This package contains GCP Dataflow templates that let you easily generate whylogs profiles from various data sources. None of these require any manual integration/code.
- Batch BigQuery Template: Consume from a BigQuery table either directly, through a specified SQL query, or a generated SQL query based on a relative timestamp.
See our full documentation for guidance on running and configuring these templates in your GCP account.
Here are the setup instructions under Ubuntu/WSL.
- Install poetry, the python dependency manager: https://python-poetry.org/docs/#installation
- Configure poetry to create virtualenv locally:
poetry config virtualenvs.in-project true
- Install pyenv: https://github.com/pyenv/pyenv-installer
- Optional (fish shell), install fish plugin:
omf install pyenv
- Optional (fish shell), install fish plugin:
- Make sure python build dependencies are installed:
sudo apt install libedit-dev libssl-dev libffi-dev libbz2-dev liblzma-dev
- Note: pyenv builds its python distributions locally.
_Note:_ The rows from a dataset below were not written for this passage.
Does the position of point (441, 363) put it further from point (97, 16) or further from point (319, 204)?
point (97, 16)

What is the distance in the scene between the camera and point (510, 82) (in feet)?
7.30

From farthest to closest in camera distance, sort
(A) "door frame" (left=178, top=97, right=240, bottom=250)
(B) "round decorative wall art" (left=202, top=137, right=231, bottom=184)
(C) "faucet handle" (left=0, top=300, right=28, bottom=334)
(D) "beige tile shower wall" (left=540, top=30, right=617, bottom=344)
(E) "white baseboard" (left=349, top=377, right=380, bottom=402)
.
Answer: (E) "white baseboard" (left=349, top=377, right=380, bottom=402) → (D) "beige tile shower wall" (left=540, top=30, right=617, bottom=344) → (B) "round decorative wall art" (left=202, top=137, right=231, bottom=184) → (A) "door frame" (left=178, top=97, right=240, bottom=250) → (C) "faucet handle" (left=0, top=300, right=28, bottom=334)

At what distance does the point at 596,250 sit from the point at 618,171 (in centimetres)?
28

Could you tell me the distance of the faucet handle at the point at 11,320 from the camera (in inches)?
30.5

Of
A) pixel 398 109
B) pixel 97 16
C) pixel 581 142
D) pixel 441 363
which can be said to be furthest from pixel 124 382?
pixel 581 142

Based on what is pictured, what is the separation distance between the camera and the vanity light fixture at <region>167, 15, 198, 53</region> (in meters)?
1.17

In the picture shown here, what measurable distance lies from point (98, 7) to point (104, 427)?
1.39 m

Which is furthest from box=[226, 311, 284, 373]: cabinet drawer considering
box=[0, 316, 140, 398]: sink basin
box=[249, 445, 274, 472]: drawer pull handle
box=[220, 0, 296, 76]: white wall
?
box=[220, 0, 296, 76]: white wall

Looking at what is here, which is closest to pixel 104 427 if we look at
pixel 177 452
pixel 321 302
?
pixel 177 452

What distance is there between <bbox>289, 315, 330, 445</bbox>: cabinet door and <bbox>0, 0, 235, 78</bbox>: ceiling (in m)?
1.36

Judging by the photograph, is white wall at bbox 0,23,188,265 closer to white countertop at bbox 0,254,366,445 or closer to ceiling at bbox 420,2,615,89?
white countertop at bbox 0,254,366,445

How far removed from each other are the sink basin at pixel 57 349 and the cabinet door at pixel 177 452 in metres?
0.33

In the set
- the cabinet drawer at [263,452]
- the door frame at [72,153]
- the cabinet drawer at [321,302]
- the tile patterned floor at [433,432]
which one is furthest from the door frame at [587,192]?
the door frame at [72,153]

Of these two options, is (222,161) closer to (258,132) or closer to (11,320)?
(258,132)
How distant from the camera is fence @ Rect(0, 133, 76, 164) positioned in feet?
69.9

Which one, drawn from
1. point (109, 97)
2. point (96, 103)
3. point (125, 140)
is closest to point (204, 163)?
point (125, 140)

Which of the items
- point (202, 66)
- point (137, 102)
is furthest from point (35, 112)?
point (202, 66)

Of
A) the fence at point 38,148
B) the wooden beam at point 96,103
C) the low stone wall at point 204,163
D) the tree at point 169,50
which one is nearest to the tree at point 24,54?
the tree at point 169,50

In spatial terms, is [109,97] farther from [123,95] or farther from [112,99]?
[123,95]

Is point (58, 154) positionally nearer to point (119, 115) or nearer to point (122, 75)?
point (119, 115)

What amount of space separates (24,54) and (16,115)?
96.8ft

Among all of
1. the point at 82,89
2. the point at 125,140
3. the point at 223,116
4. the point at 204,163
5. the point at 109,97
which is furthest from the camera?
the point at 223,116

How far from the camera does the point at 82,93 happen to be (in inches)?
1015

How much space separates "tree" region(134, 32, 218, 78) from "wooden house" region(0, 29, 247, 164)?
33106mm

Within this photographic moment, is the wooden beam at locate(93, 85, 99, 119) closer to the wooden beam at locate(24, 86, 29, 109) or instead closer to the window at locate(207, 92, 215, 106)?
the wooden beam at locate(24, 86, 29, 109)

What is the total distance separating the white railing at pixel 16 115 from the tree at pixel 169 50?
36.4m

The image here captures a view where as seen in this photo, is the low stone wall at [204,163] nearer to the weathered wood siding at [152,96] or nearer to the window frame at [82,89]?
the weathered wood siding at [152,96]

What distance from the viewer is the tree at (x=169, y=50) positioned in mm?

If you don't install these then you'll run into strange missing module errors when you run beam pipelines for things that you thought were part of the Python standard library.
- Set local python version to 3.8:
pyenv install 3.8 && pyenv local 3.8
- Explicitly set python version:
poetry env use $(which python)
- Install dependencies and generate a local virtual env for IDE/tooling:
poetry install
- For local development, make sure to authenticate to GCP with:
gcloud auth application-default login